SOURCE DATA START

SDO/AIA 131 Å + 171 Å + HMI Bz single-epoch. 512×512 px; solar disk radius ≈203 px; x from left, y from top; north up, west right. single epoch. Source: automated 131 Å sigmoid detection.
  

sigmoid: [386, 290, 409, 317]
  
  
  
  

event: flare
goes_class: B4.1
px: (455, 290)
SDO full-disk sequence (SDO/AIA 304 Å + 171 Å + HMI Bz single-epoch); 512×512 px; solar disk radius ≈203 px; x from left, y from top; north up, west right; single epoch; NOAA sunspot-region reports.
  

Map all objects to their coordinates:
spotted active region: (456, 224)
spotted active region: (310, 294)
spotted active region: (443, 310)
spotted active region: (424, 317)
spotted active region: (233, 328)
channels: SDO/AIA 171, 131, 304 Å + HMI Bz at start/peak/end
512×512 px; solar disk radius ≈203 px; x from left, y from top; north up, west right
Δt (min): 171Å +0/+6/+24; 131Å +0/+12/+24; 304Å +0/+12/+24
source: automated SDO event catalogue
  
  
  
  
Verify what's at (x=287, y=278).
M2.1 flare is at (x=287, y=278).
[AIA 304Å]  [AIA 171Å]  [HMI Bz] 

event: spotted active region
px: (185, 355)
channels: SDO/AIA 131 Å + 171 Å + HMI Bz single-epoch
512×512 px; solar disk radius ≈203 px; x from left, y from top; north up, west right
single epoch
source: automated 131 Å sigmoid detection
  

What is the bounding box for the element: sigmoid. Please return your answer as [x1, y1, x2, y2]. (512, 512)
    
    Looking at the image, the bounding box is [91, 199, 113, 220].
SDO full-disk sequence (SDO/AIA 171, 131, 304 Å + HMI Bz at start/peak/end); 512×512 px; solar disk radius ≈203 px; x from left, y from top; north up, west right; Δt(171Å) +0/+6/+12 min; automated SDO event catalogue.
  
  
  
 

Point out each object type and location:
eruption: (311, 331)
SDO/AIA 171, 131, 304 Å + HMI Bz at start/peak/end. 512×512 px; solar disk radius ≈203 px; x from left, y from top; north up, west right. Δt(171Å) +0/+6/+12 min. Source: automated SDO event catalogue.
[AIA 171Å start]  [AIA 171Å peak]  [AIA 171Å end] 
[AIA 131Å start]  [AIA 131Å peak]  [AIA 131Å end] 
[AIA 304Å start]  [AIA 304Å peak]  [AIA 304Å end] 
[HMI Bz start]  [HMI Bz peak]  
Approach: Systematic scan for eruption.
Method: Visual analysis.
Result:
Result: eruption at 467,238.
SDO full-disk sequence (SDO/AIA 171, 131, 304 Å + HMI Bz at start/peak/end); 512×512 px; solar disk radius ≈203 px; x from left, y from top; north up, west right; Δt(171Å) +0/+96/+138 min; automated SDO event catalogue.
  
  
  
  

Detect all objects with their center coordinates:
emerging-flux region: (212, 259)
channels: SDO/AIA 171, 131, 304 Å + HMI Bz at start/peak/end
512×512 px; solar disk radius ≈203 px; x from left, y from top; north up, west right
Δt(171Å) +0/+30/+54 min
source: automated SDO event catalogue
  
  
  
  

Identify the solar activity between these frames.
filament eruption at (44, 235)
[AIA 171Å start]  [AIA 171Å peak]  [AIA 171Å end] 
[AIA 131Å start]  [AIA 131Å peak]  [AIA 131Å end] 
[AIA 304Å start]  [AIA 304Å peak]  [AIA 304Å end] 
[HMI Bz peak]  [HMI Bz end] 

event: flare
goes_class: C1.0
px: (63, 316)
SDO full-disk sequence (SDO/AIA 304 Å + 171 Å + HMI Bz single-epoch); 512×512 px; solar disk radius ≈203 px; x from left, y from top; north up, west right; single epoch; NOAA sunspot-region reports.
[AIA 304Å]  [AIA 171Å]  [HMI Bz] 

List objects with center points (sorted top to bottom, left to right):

SOURCE DATA END

◆ PROBLEM TO WORK ON:
Each record above must be given again exactly.

◆ OUTPUT:
SDO/AIA 131 Å + 171 Å + HMI Bz single-epoch. 512×512 px; solar disk radius ≈203 px; x from left, y from top; north up, west right. single epoch. Source: automated 131 Å sigmoid detection.
  

sigmoid: [386, 290, 409, 317]
  
  
  
  

event: flare
goes_class: B4.1
px: (455, 290)
SDO full-disk sequence (SDO/AIA 304 Å + 171 Å + HMI Bz single-epoch); 512×512 px; solar disk radius ≈203 px; x from left, y from top; north up, west right; single epoch; NOAA sunspot-region reports.
  

Map all objects to their coordinates:
spotted active region: (456, 224)
spotted active region: (310, 294)
spotted active region: (443, 310)
spotted active region: (424, 317)
spotted active region: (233, 328)
channels: SDO/AIA 171, 131, 304 Å + HMI Bz at start/peak/end
512×512 px; solar disk radius ≈203 px; x from left, y from top; north up, west right
Δt (min): 171Å +0/+6/+24; 131Å +0/+12/+24; 304Å +0/+12/+24
source: automated SDO event catalogue
  
  
  
  
Verify what's at (x=287, y=278).
M2.1 flare is at (x=287, y=278).
[AIA 304Å]  [AIA 171Å]  [HMI Bz] 

event: spotted active region
px: (185, 355)
channels: SDO/AIA 131 Å + 171 Å + HMI Bz single-epoch
512×512 px; solar disk radius ≈203 px; x from left, y from top; north up, west right
single epoch
source: automated 131 Å sigmoid detection
  

What is the bounding box for the element: sigmoid. Please return your answer as [x1, y1, x2, y2]. (512, 512)
    
    Looking at the image, the bounding box is [91, 199, 113, 220].
SDO full-disk sequence (SDO/AIA 171, 131, 304 Å + HMI Bz at start/peak/end); 512×512 px; solar disk radius ≈203 px; x from left, y from top; north up, west right; Δt(171Å) +0/+6/+12 min; automated SDO event catalogue.
  
  
  
 

Point out each object type and location:
eruption: (311, 331)
SDO/AIA 171, 131, 304 Å + HMI Bz at start/peak/end. 512×512 px; solar disk radius ≈203 px; x from left, y from top; north up, west right. Δt(171Å) +0/+6/+12 min. Source: automated SDO event catalogue.
[AIA 171Å start]  [AIA 171Å peak]  [AIA 171Å end] 
[AIA 131Å start]  [AIA 131Å peak]  [AIA 131Å end] 
[AIA 304Å start]  [AIA 304Å peak]  [AIA 304Å end] 
[HMI Bz start]  [HMI Bz peak]  
Approach: Systematic scan for eruption.
Method: Visual analysis.
Result:
Result: eruption at 467,238.
SDO full-disk sequence (SDO/AIA 171, 131, 304 Å + HMI Bz at start/peak/end); 512×512 px; solar disk radius ≈203 px; x from left, y from top; north up, west right; Δt(171Å) +0/+96/+138 min; automated SDO event catalogue.
  
  
  
  

Detect all objects with their center coordinates:
emerging-flux region: (212, 259)
channels: SDO/AIA 171, 131, 304 Å + HMI Bz at start/peak/end
512×512 px; solar disk radius ≈203 px; x from left, y from top; north up, west right
Δt(171Å) +0/+30/+54 min
source: automated SDO event catalogue
  
  
  
  

Identify the solar activity between these frames.
filament eruption at (44, 235)
[AIA 171Å start]  [AIA 171Å peak]  [AIA 171Å end] 
[AIA 131Å start]  [AIA 131Å peak]  [AIA 131Å end] 
[AIA 304Å start]  [AIA 304Å peak]  [AIA 304Å end] 
[HMI Bz peak]  [HMI Bz end] 

event: flare
goes_class: C1.0
px: (63, 316)
SDO full-disk sequence (SDO/AIA 304 Å + 171 Å + HMI Bz single-epoch); 512×512 px; solar disk radius ≈203 px; x from left, y from top; north up, west right; single epoch; NOAA sunspot-region reports.
[AIA 304Å]  [AIA 171Å]  [HMI Bz] 

List objects with center points (sorted top to bottom, left to right):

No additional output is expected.